Every line from the one with "How much distance" through the end of the records below should be restated word for word, and nothing outside that span.
####################
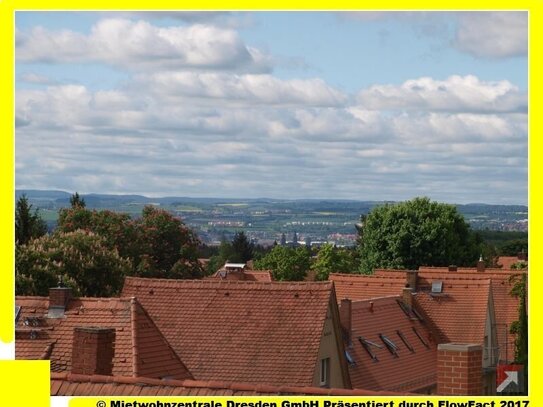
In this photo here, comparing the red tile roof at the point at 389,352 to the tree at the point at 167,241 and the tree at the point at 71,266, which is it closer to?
the tree at the point at 71,266

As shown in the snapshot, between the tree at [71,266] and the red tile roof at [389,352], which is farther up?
the tree at [71,266]

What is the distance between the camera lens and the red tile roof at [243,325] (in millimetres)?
39156

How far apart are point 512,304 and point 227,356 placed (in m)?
28.2

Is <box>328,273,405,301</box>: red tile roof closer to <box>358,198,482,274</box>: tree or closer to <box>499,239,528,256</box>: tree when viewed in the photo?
<box>358,198,482,274</box>: tree

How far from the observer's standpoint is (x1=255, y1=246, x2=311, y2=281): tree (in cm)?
10144

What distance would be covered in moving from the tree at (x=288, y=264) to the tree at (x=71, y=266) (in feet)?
122

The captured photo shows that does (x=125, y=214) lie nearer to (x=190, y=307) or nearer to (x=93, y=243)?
(x=93, y=243)

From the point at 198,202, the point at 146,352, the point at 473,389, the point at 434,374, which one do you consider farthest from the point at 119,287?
the point at 198,202

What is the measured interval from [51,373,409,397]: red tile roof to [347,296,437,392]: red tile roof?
29.2 metres

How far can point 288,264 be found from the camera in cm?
10175

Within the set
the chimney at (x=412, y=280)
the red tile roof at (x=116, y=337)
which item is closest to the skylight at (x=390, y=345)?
the chimney at (x=412, y=280)

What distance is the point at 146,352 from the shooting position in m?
32.3

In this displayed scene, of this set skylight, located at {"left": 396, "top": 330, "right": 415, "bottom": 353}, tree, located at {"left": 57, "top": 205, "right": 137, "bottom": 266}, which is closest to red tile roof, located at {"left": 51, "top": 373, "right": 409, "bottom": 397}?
skylight, located at {"left": 396, "top": 330, "right": 415, "bottom": 353}

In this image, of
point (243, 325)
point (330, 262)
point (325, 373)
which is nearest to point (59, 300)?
point (243, 325)
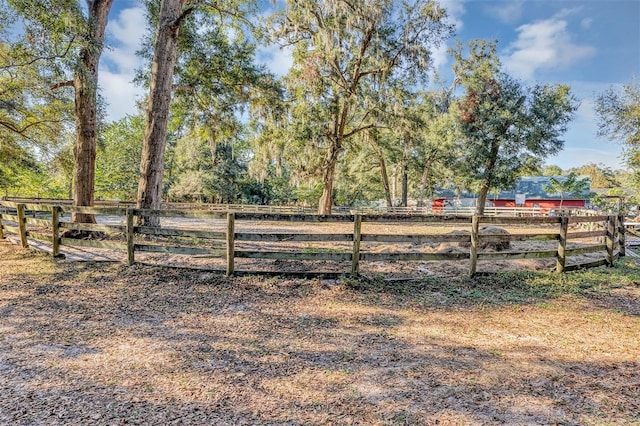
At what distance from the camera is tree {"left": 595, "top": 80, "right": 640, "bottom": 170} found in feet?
56.7

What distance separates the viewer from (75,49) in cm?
765

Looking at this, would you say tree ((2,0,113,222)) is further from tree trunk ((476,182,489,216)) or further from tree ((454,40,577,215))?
tree trunk ((476,182,489,216))

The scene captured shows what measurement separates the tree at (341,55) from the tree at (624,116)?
9.82 m

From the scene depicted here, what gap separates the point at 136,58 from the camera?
12.2 m

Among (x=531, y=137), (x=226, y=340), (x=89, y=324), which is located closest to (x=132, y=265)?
(x=89, y=324)

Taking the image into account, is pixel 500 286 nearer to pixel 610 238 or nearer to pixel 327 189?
pixel 610 238

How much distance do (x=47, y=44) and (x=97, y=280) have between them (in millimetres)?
5531

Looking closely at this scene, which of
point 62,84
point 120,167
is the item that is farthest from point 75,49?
point 120,167

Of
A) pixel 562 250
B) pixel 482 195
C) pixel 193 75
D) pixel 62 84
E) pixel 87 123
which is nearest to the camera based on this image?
pixel 562 250

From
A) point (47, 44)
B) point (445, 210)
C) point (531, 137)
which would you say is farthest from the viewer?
point (445, 210)

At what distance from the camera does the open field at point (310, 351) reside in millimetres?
2418

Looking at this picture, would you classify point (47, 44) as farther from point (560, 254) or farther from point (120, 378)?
point (560, 254)

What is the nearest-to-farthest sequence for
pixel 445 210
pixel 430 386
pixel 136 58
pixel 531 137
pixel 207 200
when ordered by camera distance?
1. pixel 430 386
2. pixel 136 58
3. pixel 531 137
4. pixel 445 210
5. pixel 207 200

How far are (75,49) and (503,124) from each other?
22248 millimetres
####################
> RESULT OF THIS EXERCISE:
How much distance do (x=47, y=44) and (x=97, y=280) have between them (in millimetres)?
5531

Looking closely at this scene, which of
point 62,84
point 120,167
is the item that is farthest from point 75,49?
point 120,167

Of
A) pixel 562 250
B) pixel 482 195
C) pixel 193 75
D) pixel 62 84
E) pixel 87 123
which is nearest to the camera based on this image?
pixel 562 250

From
A) point (47, 44)
B) point (445, 210)
C) point (531, 137)
which would you say is farthest from the viewer?
point (445, 210)

At what distance from the camera does the open field at point (310, 351) reside in millimetres?
2418

Looking at this picture, would you classify point (47, 44) as farther from point (560, 254) or farther from point (120, 378)?
point (560, 254)

What is the nearest-to-farthest sequence for
pixel 445 210
pixel 430 386
pixel 136 58
pixel 531 137
pixel 207 200
when ordered by camera distance?
1. pixel 430 386
2. pixel 136 58
3. pixel 531 137
4. pixel 445 210
5. pixel 207 200

How far are (75,49) and (503,124) from each other?
22248 millimetres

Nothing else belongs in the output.